Models obtained by applying the above principles can therefore both enable scenario analysis and help predict structural features and outcomes of various policy scenarios. The model outcomes, in an obvious way, depend on empirical inputs, with Brenner and Werker (2009) having highlighted some important pragmatic trade-offs, for example between validity of results and availability of resources, including research time and empirical data. These pragmatic concerns point to the need for initiating the modelling process by defining the research problem, then building a simple model, as a first-order approximation of the reality to guide intuition and further data collection, followed by creating a full descriptive and empirically grounded version of the model.

At a more general level, modelling can be located on a continuum from general (nomological) approaches (Hempel, 1962), aimed at uncovering idealised laws, theories and regularities, to specific, unique and descriptive (ideographic) ones (Gilbert & Ahrweiler, 2009). The blueprint for modelling proposed in this book aims to help scan at least a segment of this conceptual spectrum for analysing the research problem at hand.

In epistemological terms, the guiding principles of the abductive reasoning can be seen as a pragmatic approximation of a fully inductive process of scientific enquiry, which is difficult whenever our knowledge about the functions, structures and mechanisms is limited, incomplete, poor quality, or even completely missing.

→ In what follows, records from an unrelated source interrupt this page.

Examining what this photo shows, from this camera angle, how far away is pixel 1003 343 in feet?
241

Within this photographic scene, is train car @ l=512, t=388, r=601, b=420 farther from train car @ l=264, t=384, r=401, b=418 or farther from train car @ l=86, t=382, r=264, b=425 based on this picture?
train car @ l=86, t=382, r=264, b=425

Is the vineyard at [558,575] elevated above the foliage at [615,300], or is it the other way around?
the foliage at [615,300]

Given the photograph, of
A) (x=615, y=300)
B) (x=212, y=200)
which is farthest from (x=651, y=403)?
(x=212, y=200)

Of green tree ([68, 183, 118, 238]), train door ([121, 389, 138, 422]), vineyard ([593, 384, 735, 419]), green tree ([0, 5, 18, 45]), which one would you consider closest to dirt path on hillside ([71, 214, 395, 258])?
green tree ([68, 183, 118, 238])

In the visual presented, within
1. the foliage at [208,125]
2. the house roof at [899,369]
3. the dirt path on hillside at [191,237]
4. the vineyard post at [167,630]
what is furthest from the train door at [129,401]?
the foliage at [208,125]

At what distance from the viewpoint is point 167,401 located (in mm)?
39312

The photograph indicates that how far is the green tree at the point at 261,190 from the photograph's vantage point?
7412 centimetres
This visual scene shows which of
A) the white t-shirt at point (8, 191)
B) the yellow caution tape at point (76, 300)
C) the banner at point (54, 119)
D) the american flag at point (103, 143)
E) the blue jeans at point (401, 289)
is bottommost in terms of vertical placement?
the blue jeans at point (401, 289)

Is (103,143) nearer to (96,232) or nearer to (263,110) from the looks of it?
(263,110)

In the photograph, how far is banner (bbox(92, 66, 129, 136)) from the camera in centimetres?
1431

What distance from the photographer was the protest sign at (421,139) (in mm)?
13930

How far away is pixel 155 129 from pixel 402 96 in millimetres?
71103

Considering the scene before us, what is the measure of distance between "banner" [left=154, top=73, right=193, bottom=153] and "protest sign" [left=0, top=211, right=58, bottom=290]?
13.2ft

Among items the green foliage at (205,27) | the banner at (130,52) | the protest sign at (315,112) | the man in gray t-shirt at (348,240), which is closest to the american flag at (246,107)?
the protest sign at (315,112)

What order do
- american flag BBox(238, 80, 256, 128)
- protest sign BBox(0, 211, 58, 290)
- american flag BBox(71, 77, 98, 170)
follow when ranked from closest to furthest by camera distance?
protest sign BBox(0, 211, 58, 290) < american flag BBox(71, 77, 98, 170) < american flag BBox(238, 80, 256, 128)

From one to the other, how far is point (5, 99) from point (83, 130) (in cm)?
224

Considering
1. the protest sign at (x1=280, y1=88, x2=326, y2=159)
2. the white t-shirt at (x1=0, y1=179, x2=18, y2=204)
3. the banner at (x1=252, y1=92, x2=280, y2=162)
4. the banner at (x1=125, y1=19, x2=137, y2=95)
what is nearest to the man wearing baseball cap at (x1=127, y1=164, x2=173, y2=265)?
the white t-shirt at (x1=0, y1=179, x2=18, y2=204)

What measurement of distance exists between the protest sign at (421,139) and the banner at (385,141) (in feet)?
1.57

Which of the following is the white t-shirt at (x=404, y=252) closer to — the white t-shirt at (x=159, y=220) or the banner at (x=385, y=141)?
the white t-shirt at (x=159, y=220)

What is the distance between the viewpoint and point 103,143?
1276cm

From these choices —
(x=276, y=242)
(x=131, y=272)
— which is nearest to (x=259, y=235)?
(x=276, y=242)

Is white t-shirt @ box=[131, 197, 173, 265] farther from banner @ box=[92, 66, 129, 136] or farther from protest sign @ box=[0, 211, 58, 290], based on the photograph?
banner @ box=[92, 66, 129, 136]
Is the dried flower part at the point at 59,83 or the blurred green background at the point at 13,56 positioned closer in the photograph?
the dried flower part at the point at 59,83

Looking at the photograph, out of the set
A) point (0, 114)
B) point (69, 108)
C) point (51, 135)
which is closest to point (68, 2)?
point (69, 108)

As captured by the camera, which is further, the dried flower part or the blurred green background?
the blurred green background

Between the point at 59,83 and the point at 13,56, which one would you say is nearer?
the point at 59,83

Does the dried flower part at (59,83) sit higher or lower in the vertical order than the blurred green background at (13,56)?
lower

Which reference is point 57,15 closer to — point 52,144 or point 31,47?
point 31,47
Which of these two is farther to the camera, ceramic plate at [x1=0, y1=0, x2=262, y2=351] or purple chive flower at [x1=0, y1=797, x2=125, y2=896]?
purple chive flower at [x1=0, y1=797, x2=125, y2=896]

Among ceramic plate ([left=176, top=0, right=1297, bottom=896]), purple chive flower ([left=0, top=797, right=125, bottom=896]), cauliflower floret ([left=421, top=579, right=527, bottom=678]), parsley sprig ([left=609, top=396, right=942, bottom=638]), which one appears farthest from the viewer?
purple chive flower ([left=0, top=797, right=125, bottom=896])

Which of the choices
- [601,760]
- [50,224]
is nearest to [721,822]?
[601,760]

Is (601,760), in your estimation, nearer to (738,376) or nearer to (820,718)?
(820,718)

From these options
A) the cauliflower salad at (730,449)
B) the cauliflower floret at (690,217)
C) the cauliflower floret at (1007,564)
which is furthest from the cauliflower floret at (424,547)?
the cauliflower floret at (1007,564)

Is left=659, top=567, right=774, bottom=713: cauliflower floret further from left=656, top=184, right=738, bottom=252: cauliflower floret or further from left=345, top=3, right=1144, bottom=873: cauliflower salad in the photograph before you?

In the context of social phenomena, such as migration, these limitations are paramount. This is why the approach adopted throughout the book sees the classical induction as the ideal philosophy to underpin model-based enquiries, and the abductive reasoning as a possible real-life placeholder for some specific aspects. In this way, we aim to offer a pragmatic way of instantiating the model-based research programme in such situations, where applying the fully inductive approach for every element of the modelling endeavour is not feasible. We discuss the elements of the proposed methodology in more detail in Part II.